CPU limit and CPU request have a different meaning than memory limit and memory request.

CPU request

During scheduling, the kubelet will ensure that a Pod is only placed onto a Node which has enough free CPU time to satisfy the Pod’s CPU request. Requesting CPU time is a garentee that the container will get at least that much CPU time at runtime. The CPU time can still be used by other pods on the node if your application is not using it.

CPU request actually is a guaranteed amount of CPU time that will be available for your application. This means that if you set a CPU request of 100m (100 milli cores) your application will always have 100m CPU time available. Unlike memory request, CPU request is not reserved for your application. This means that if your application is not using the CPU time, other applications can use it. This is why it is important to set correct CPU requests.

Lets do a simple example.

If you have 2 applications with the following CPU requests:

App1: 100m
App2: 200m

If App1 is using 100m CPU time and App2 is using 100m CPU time, App2 will get priority to get CPU time over App1. This is because App2 has a higher CPU request. For every 1m CPU time that App2 is using, App1 will get 0.5m CPU time. This is because App1 has half the CPU request of App2. This effect is only visible when there is CPU contention.

CPU limit

CPU limit is the maximum amount of CPU time that your application can use. If you set a CPU limit of 100m (100 milli cores) your application will never be able to use more than 100m CPU time. If your application tries to use more than 100m CPU time, it will be throttled. This is why you should NOT set CPU limits for your applications.

Why no CPU limits?

The total CPU time availability is a fixed number. If the CPU is not used its wasted.

Lets do a simple example.

Total system CPU time: 1000m

App1: 200m CPU request with no CPU limit

App2: 200m CPU request with 200m CPU limit

Scenario 1:

App1 becomes very busy
App2 does not use any CPU time

Result:

When App1 becomes busy it could use 200m CPU time + 800m CPU time. It can use the full 1000m CPU time. This is because App2 is not using any CPU time. This is good.

Scenario 2:

App1 does not use any CPU time
App2 becomes very busy

Result:

When App2 becomes busy it will use 200m CPU time. This is because it has a CPU limit of 200m, the CPU will become throttled. This is bad. It could have used 800m CPU time.

Scenario 3:

App1 becomes very busy
App2 becomes very busy

Result:

App2 will use 200m CPU time and will start getting throttled. App1 will use 200m + 600m CPU time.

For every 1m CPU time that App2 is using, App1 will get 3m CPU time. This is because CPU limit on App2. This effect is only visible when there is CPU contention.

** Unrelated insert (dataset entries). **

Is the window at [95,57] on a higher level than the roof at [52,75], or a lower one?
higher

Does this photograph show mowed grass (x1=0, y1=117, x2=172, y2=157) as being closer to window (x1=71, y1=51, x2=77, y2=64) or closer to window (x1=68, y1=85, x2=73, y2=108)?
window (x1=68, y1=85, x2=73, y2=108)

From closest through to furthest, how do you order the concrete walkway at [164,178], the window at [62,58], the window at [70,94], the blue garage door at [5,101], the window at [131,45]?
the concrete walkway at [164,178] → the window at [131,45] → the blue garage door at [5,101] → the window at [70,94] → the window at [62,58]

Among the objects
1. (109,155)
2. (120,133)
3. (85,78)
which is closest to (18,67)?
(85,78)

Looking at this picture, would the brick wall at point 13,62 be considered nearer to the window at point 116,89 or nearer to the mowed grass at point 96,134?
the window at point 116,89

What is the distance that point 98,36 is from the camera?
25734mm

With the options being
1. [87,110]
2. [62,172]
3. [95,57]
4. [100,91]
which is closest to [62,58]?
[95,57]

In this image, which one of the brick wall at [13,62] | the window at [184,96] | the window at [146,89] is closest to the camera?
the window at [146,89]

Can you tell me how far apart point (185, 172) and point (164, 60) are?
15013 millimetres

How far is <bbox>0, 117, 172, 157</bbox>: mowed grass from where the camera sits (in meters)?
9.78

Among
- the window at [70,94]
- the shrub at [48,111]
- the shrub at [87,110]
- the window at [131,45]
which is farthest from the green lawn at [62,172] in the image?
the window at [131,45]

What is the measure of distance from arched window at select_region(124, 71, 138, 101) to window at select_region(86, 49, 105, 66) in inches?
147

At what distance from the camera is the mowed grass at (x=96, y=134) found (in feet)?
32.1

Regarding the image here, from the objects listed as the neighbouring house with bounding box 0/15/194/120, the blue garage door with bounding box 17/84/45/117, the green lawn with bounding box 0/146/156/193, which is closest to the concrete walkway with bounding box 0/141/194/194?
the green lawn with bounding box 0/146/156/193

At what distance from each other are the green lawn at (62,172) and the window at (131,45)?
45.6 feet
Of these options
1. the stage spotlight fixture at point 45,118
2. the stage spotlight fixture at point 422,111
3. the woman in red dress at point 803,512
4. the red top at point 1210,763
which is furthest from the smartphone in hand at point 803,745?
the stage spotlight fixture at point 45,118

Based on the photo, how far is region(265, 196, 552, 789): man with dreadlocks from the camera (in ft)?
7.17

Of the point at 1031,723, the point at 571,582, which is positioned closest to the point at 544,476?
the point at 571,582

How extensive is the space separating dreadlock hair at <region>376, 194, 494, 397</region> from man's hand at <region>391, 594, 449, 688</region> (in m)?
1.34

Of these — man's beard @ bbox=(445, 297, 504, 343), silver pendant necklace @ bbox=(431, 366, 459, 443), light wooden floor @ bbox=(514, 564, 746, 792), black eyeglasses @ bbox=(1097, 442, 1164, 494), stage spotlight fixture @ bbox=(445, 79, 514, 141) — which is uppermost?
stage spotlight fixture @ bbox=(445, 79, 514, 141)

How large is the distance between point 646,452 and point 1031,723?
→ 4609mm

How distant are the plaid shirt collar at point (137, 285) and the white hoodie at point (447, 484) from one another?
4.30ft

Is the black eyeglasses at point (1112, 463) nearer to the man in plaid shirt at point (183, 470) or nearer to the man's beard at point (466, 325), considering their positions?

Looking at scenario 3 you'd think that you can prioritize App1 over App2 using CPU limit. However, this comes at the cost that when App1 is not using any CPU time, the CPU time is wasted. This is why you should NOT set CPU limits for your applications.

If you want to prioritize App1 over App2, you should set a higher CPU request for App1. This will give App1 priority to get CPU time over App2. This is because App1 has a higher CPU request while maintaining the ability for App2 to use all the CPU time when App1 is not using any CPU time.

What if you have no CPU request or limit?

No CPU request or limit means your application has the LOWEST priority to get ANY cpu time. This means that your application will only get CPU time when there is no other application that needs CPU time. This is not a good idea as it can cause your application to be very slow.

If all pods have no CPU limit then there is no more control over what application is important in your cluster, a cronjob could take ALL cpu time, while your frontend is not able to get any cpu time, causing your visitors to have a slow experience.